▶ _READING PASSAGE_:
□ □ □ □ □ □ □
= Bob Naegele Jr. =

Hockey franchise owner (1939–2018)

Robert O. Naegele Jr. (1939 – November 7, 2018) was the founding owner of the Minnesota Wild of the National Hockey League.

Naegele grew up in Minnetonka, Minnesota, and was a star goaltender at Minnetonka High School. A 1961 graduate of Dartmouth College, Naegele inherited his father's billboard company and eventually became wealthy in his own right. Later, he was the owner of Rollerblade, an in-line skate manufacturer, and prospered during the in-line skating craze of the 1980s and 1990s. He sold his stake in 1995, and donated the proceeds to every employee of the company.

A lifelong hockey fan, Naegele joined a group of hockey enthusiasts working to return the NHL to the Twin Cities, which were still smarting from the loss of the Minnesota North Stars to Dallas in 1993. In 1997, the NHL granted an expansion franchise to Naegele and his group, which began play in 2000 as the Wild. He served as the team's chairman until 2008, when he sold the team to current owner Craig Leipold. Soon after selling the team, he was awarded the Lester Patrick Trophy for service to hockey in the United States, sharing that year's award with Ted Lindsay, Brian Burke and Phil Housley.
□ □ □ □ □ □ □
▶ _LISTED RECORDS_:
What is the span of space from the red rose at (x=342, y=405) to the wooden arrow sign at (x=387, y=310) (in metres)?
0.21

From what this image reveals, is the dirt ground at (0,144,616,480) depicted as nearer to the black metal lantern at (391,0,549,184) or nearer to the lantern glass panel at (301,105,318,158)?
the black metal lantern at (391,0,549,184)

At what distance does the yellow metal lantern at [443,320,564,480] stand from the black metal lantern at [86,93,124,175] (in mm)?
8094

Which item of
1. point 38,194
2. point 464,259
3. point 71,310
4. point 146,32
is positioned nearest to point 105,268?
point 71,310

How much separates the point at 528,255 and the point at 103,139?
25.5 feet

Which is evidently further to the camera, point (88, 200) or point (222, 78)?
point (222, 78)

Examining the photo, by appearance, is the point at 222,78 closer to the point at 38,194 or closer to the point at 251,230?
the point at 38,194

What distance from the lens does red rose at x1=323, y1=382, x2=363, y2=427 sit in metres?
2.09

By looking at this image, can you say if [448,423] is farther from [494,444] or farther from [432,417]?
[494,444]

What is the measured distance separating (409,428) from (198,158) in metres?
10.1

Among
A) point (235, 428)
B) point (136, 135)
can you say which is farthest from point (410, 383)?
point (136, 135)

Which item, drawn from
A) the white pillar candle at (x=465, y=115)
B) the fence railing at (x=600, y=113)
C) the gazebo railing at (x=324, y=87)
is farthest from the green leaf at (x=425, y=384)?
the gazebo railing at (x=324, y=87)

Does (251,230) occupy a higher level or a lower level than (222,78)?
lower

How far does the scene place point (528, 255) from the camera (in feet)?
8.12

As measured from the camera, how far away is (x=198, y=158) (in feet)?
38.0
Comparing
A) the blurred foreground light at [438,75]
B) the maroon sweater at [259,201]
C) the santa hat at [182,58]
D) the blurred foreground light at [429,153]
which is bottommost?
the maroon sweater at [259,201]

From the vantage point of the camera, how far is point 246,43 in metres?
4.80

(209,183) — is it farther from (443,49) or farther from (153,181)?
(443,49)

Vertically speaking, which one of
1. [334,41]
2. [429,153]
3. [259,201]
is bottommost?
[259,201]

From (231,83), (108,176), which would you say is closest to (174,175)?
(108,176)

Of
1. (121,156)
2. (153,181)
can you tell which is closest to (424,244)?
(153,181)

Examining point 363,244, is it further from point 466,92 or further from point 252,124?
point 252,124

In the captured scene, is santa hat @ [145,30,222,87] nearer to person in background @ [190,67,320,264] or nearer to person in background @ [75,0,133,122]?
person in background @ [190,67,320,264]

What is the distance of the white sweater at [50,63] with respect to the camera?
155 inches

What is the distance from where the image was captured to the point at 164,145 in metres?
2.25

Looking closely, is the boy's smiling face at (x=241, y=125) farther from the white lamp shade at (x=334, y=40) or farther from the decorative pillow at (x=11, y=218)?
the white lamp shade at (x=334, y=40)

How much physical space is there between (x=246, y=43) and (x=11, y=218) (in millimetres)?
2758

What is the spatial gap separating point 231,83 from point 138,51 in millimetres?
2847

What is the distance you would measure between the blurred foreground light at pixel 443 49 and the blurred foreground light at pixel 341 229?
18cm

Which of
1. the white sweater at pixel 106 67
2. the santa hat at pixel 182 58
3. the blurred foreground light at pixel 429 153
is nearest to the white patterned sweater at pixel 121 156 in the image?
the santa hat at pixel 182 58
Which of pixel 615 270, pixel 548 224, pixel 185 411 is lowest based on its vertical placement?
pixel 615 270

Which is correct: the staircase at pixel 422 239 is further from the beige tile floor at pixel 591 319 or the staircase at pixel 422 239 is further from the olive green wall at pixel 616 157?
□ □ □ □ □ □ □
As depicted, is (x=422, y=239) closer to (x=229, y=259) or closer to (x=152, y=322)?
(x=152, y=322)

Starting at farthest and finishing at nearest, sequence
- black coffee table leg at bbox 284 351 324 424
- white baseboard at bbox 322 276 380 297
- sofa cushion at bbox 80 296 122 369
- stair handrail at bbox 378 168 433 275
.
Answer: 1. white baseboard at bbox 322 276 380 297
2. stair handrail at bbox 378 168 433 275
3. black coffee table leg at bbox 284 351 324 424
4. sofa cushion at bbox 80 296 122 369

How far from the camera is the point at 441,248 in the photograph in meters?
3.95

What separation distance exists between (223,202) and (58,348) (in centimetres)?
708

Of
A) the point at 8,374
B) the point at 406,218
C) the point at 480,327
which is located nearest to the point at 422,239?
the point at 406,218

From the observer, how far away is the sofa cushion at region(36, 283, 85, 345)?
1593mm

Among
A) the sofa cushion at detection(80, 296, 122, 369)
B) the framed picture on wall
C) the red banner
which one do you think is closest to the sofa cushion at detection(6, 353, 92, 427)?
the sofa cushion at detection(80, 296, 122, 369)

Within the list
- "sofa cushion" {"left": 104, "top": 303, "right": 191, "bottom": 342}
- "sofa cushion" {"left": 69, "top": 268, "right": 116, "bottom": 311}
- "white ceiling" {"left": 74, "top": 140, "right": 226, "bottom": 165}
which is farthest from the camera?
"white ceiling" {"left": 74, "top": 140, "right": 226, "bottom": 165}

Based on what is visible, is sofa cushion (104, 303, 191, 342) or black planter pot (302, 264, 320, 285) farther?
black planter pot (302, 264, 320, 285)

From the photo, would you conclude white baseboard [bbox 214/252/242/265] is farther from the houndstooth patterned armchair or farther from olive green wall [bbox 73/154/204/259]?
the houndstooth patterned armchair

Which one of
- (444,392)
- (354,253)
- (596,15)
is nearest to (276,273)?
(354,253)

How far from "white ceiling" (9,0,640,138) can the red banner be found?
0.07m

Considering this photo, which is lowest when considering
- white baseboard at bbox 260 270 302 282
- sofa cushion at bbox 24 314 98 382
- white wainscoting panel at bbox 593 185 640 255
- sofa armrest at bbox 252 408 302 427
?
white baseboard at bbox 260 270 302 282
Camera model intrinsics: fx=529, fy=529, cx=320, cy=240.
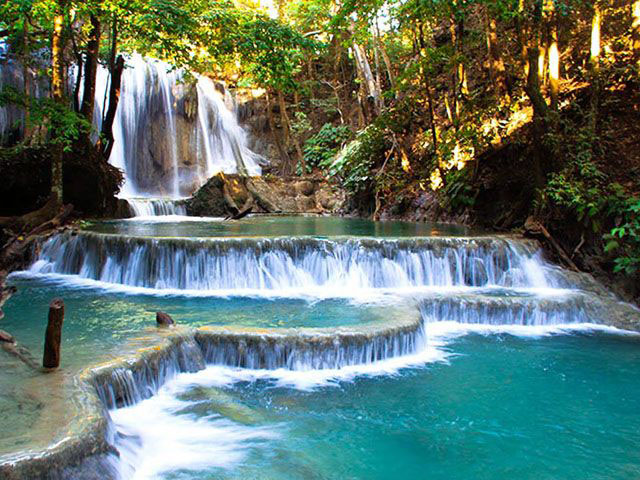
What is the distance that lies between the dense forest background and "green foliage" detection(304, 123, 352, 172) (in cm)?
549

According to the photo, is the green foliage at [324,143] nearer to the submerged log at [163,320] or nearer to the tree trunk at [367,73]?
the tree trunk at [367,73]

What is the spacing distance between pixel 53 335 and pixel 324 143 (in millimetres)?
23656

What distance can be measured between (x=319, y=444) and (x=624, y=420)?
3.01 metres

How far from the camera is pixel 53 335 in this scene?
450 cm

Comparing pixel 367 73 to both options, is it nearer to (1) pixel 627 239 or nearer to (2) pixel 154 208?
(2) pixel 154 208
□ □ □ □ □ □ □
▶ _JOB A_:
Set down everything in the Bob Naegele Jr. biography from "Robert O. Naegele" down to "of the company.".
▶ _JOB B_:
According to the Bob Naegele Jr. biography, to whom did Naegele sell the Minnesota Wild in 2008?
▶ _JOB C_:
Continue the Bob Naegele Jr. biography from its last sentence.

▶ _RIGHT ANSWER A_:
Robert O. Naegele Jr. (1939 – November 7, 2018) was the founding owner of the Minnesota Wild of the National Hockey League.

Naegele grew up in Minnetonka, Minnesota, and was a star goaltender at Minnetonka High School. A 1961 graduate of Dartmouth College, Naegele inherited his father's billboard company and eventually became wealthy in his own right. Later, he was the owner of Rollerblade, an in-line skate manufacturer, and prospered during the in-line skating craze of the 1980s and 1990s. He sold his stake in 1995, and donated the proceeds to every employee of the company.

▶ _RIGHT ANSWER B_:
Craig Leipold

▶ _RIGHT ANSWER C_:
Although he lived in Naples, Florida for most of the year, Naegele was very involved with the team. He was often seen greeting fans as they arrived for games at Xcel Energy Center.

Naegele opposed same sex marriage and donated $50,000 towards the 2012 failed constitutional amendment to ban same-sex marriage in the state of Minnesota.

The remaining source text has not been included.